> _WHAT NEEDS TO BE DONE_:
Please write the listing below out again exactly, leaving every picture behind.

> _DATASET EXTRACT_:
===
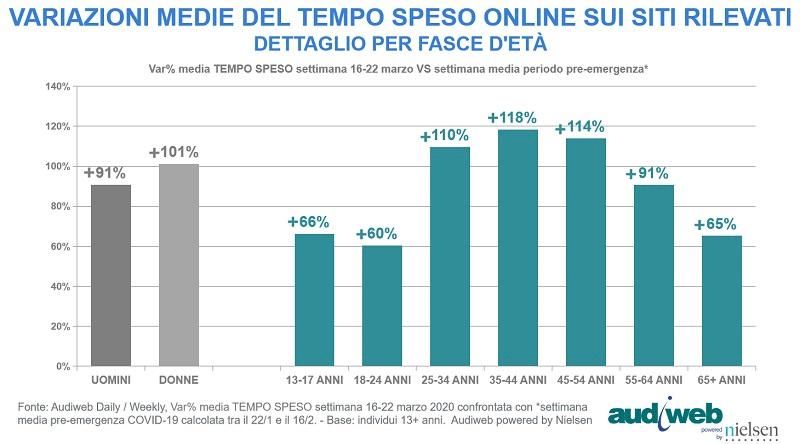Internet in Italia durante il COVID-19: Il tempo trascorso online per fasce di età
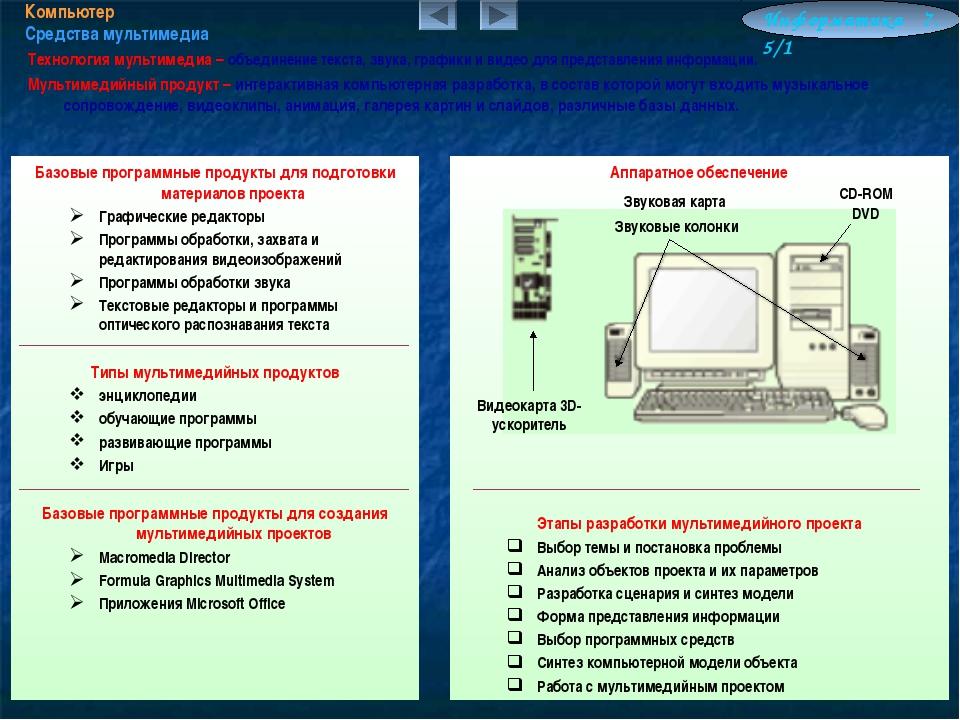 multimedia technology essay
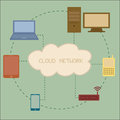 Electronic devices connected to cloud server vector of Stock Photo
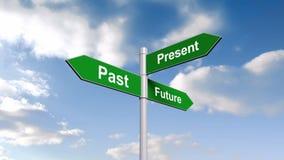 De afgelopen huidige toekomst voorziet tegen blauwe hemel van wegwijzers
===
> _RESPONSE TO THIS EXERCISE_:
Internet in Italia durante il COVID-19: Il tempo trascorso online per fasce di età
 multimedia technology essay
 Electronic devices connected to cloud server vector of Stock Photo
 De afgelopen huidige toekomst voorziet tegen blauwe hemel van wegwijzers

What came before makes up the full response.